(Records of spatial reasoning questions)
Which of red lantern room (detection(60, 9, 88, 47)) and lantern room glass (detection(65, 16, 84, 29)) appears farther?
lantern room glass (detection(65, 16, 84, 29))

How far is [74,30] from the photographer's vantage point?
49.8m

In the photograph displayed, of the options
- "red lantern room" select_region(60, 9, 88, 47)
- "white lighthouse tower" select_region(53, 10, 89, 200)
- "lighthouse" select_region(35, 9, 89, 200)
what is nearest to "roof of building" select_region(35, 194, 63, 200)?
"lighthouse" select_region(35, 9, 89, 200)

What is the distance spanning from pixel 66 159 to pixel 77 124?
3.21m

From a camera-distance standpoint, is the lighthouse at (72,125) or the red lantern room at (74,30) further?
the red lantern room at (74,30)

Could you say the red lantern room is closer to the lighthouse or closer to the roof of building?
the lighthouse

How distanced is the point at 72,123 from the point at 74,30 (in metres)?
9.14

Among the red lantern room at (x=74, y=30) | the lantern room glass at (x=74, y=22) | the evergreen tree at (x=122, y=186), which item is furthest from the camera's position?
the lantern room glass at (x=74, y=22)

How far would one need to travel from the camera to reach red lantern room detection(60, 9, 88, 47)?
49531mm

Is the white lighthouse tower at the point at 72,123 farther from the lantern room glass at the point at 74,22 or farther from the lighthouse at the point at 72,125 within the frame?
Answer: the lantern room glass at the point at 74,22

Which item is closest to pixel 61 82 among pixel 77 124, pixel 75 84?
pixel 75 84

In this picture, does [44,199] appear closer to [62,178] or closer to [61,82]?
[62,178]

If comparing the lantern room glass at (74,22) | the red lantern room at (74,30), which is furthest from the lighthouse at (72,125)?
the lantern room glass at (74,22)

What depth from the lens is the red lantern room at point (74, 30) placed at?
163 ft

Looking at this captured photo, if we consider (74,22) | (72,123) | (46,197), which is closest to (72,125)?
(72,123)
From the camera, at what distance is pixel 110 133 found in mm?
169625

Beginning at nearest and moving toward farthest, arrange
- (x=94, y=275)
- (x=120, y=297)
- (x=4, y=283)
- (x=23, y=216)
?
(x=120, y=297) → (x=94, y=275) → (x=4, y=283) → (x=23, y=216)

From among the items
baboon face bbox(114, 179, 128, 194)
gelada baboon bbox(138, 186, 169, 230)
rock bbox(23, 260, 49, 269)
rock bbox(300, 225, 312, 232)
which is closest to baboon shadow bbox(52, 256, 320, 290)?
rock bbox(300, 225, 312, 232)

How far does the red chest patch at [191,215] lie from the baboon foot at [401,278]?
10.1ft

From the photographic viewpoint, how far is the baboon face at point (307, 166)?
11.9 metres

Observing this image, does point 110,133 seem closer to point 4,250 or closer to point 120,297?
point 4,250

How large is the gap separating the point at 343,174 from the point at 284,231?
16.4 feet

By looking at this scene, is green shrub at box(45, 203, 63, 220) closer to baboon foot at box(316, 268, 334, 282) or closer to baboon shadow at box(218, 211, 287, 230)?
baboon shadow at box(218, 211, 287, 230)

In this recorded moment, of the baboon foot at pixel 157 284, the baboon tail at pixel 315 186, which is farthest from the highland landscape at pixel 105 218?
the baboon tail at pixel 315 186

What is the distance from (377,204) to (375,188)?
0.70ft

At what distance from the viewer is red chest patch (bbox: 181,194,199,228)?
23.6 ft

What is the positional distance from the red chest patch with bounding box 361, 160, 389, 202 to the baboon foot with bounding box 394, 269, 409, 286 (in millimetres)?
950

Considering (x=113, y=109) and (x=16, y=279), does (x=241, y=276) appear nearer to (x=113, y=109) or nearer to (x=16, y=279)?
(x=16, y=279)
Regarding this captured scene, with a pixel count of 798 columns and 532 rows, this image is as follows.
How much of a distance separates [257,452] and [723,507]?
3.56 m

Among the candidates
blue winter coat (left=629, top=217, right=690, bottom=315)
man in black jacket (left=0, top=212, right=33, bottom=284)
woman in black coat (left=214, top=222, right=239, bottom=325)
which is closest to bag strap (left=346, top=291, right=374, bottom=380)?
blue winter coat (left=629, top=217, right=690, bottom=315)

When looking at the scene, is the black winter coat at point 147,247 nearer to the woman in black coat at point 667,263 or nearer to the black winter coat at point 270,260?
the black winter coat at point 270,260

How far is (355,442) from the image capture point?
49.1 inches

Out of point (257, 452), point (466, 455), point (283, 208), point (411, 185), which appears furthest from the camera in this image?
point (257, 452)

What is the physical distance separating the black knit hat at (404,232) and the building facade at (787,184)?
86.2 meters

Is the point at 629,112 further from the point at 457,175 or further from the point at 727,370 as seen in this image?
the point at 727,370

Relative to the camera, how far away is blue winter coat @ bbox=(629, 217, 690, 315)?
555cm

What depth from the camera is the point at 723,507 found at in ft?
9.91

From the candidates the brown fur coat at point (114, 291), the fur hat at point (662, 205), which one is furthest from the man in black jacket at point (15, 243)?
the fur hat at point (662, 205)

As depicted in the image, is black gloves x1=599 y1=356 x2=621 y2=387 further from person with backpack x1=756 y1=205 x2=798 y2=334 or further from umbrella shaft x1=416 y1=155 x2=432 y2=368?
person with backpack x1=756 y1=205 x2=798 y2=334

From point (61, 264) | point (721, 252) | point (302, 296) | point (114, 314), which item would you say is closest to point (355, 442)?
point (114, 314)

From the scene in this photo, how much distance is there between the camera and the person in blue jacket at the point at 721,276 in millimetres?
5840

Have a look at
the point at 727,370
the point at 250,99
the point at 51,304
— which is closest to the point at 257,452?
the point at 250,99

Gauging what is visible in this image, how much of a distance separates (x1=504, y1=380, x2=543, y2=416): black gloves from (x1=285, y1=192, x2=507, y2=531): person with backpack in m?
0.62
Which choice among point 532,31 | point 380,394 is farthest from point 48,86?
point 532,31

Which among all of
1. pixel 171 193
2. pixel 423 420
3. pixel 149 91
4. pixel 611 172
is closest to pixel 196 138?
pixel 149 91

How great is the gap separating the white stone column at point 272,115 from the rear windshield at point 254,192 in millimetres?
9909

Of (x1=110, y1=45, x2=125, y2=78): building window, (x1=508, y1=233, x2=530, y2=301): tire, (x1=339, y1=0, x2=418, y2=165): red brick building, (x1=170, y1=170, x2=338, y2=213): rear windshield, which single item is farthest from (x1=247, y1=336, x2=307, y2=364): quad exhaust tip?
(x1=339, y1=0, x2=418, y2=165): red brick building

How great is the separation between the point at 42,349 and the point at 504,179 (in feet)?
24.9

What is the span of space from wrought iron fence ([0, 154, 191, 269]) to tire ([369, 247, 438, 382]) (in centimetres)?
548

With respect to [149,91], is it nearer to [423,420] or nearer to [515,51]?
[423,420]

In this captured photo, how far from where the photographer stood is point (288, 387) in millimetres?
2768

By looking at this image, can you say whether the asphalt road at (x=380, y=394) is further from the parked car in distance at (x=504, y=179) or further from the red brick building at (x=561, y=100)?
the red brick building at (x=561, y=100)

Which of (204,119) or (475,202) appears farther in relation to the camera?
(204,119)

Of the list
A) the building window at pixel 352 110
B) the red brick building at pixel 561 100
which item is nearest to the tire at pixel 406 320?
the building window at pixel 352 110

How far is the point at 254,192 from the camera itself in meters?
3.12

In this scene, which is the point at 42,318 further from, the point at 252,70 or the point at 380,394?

--- The exercise ---
Write out all of the lines above word for word, in the same order.

--- Task response ---
Which of red lantern room (detection(60, 9, 88, 47)) and lantern room glass (detection(65, 16, 84, 29)) appears farther?
lantern room glass (detection(65, 16, 84, 29))

How far is [74,30] from the photographer's vantage point?
49.8m

In the photograph displayed, of the options
- "red lantern room" select_region(60, 9, 88, 47)
- "white lighthouse tower" select_region(53, 10, 89, 200)
- "lighthouse" select_region(35, 9, 89, 200)
what is nearest to "roof of building" select_region(35, 194, 63, 200)?
"lighthouse" select_region(35, 9, 89, 200)

What is the distance spanning from pixel 66 159 to pixel 77 124?
3.21m

From a camera-distance standpoint, is the lighthouse at (72,125) or the red lantern room at (74,30) further?
the red lantern room at (74,30)

Could you say the red lantern room is closer to the lighthouse or closer to the roof of building?
the lighthouse

How distanced is the point at 72,123 from the point at 74,30 (in metres)?
9.14

Among the red lantern room at (x=74, y=30) | the lantern room glass at (x=74, y=22) | the evergreen tree at (x=122, y=186), which item is furthest from the camera's position?
the lantern room glass at (x=74, y=22)

How far would one need to travel from the camera to reach red lantern room detection(60, 9, 88, 47)?
49531mm

Is the white lighthouse tower at the point at 72,123 farther from the lantern room glass at the point at 74,22 or farther from the lighthouse at the point at 72,125 within the frame?
Answer: the lantern room glass at the point at 74,22

Which item is closest to pixel 61 82 among pixel 77 124, pixel 75 84?
pixel 75 84

In this picture, does [44,199] appear closer to [62,178] or closer to [61,82]?
[62,178]

If comparing the lantern room glass at (74,22) | the red lantern room at (74,30), which is furthest from the lighthouse at (72,125)?
the lantern room glass at (74,22)

What depth from the lens is the red lantern room at point (74, 30) placed at?
163 ft

Looking at this captured photo, if we consider (74,22) | (72,123) | (46,197), which is closest to (72,125)?
(72,123)
From the camera, at what distance is pixel 110 133 found in mm?
169625

Beginning at nearest and moving toward farthest, arrange
- (x=94, y=275)
- (x=120, y=297)
- (x=4, y=283)
- (x=23, y=216)
?
(x=120, y=297) → (x=94, y=275) → (x=4, y=283) → (x=23, y=216)

From among the items
baboon face bbox(114, 179, 128, 194)
gelada baboon bbox(138, 186, 169, 230)
rock bbox(23, 260, 49, 269)
rock bbox(300, 225, 312, 232)
which is closest to baboon shadow bbox(52, 256, 320, 290)?
rock bbox(300, 225, 312, 232)

How far does the red chest patch at [191,215] lie from the baboon foot at [401,278]?
10.1ft

From the photographic viewpoint, how far is the baboon face at point (307, 166)?
11.9 metres

Observing this image, does point 110,133 seem closer to point 4,250 or closer to point 120,297?
point 4,250

How large is the gap separating the point at 343,174 from the point at 284,231?
16.4 feet

By looking at this scene, is green shrub at box(45, 203, 63, 220) closer to baboon foot at box(316, 268, 334, 282) or closer to baboon shadow at box(218, 211, 287, 230)?
baboon shadow at box(218, 211, 287, 230)

In this recorded moment, of the baboon foot at pixel 157 284, the baboon tail at pixel 315 186, which is farthest from the highland landscape at pixel 105 218?
the baboon tail at pixel 315 186

What is the distance from (377,204) to (375,188)?
0.70ft

At what distance from the viewer is red chest patch (bbox: 181,194,199,228)?
23.6 ft

What is the positional distance from the red chest patch with bounding box 361, 160, 389, 202 to the baboon foot with bounding box 394, 269, 409, 286 (in millimetres)?
950

Considering (x=113, y=109) and (x=16, y=279), does (x=241, y=276) appear nearer to (x=113, y=109) or nearer to (x=16, y=279)?
(x=16, y=279)
Regarding this captured scene, with a pixel count of 798 columns and 532 rows, this image is as follows.
How much of a distance separates [257,452] and [723,507]?
3.56 m

Among the candidates
blue winter coat (left=629, top=217, right=690, bottom=315)
man in black jacket (left=0, top=212, right=33, bottom=284)
woman in black coat (left=214, top=222, right=239, bottom=325)
which is closest to bag strap (left=346, top=291, right=374, bottom=380)?
blue winter coat (left=629, top=217, right=690, bottom=315)

When looking at the scene, is the black winter coat at point 147,247 nearer to the woman in black coat at point 667,263 or nearer to the black winter coat at point 270,260?
the black winter coat at point 270,260

How far is (355,442) from the image capture point?
49.1 inches

Out of point (257, 452), point (466, 455), point (283, 208), point (411, 185), which appears furthest from the camera in this image?
point (257, 452)

What is the physical distance separating the black knit hat at (404,232) and the building facade at (787,184)?
86.2 meters

Is the point at 629,112 further from the point at 457,175 or further from the point at 727,370 as seen in this image?
the point at 727,370

Relative to the camera, how far away is blue winter coat @ bbox=(629, 217, 690, 315)?
555cm

What depth from the camera is the point at 723,507 found at in ft?
9.91

From the candidates the brown fur coat at point (114, 291), the fur hat at point (662, 205), which one is furthest from the man in black jacket at point (15, 243)?
the fur hat at point (662, 205)

As depicted in the image, is black gloves x1=599 y1=356 x2=621 y2=387 further from person with backpack x1=756 y1=205 x2=798 y2=334 or further from umbrella shaft x1=416 y1=155 x2=432 y2=368?
person with backpack x1=756 y1=205 x2=798 y2=334

From point (61, 264) | point (721, 252) | point (302, 296) | point (114, 314), which item would you say is closest to point (355, 442)?
point (114, 314)

From the scene in this photo, how much distance is there between the camera and the person in blue jacket at the point at 721,276 in millimetres?
5840

Have a look at
the point at 727,370
the point at 250,99
the point at 51,304
— which is closest to the point at 257,452?
the point at 250,99

Gauging what is visible in this image, how much of a distance separates (x1=504, y1=380, x2=543, y2=416): black gloves from (x1=285, y1=192, x2=507, y2=531): person with backpack in m?
0.62
Which choice among point 532,31 | point 380,394 is farthest from point 48,86?
point 532,31

Which among all of
1. pixel 171 193
2. pixel 423 420
3. pixel 149 91
4. pixel 611 172
is closest to pixel 196 138?
pixel 149 91

How great is the gap separating the white stone column at point 272,115 from the rear windshield at point 254,192 in millimetres?
9909

Of (x1=110, y1=45, x2=125, y2=78): building window, (x1=508, y1=233, x2=530, y2=301): tire, (x1=339, y1=0, x2=418, y2=165): red brick building, (x1=170, y1=170, x2=338, y2=213): rear windshield, which single item is farthest from (x1=247, y1=336, x2=307, y2=364): quad exhaust tip?
(x1=339, y1=0, x2=418, y2=165): red brick building

How great is the separation between the point at 42,349 and the point at 504,179 (in feet)?
24.9

What is the span of space from wrought iron fence ([0, 154, 191, 269]) to tire ([369, 247, 438, 382]) (in centimetres)?
548

With respect to [149,91], is it nearer to [423,420] or nearer to [515,51]?
[423,420]

In this captured photo, how far from where the photographer stood is point (288, 387) in millimetres?
2768

By looking at this image, can you say whether the asphalt road at (x=380, y=394) is further from the parked car in distance at (x=504, y=179) or further from the red brick building at (x=561, y=100)?
the red brick building at (x=561, y=100)

Which of (204,119) or (475,202) appears farther in relation to the camera?
(204,119)

Of the list
A) the building window at pixel 352 110
B) the red brick building at pixel 561 100
which item is nearest to the tire at pixel 406 320?
the building window at pixel 352 110

How far is the point at 254,192 from the camera itself in meters?
3.12

In this scene, which is the point at 42,318 further from, the point at 252,70 or the point at 380,394?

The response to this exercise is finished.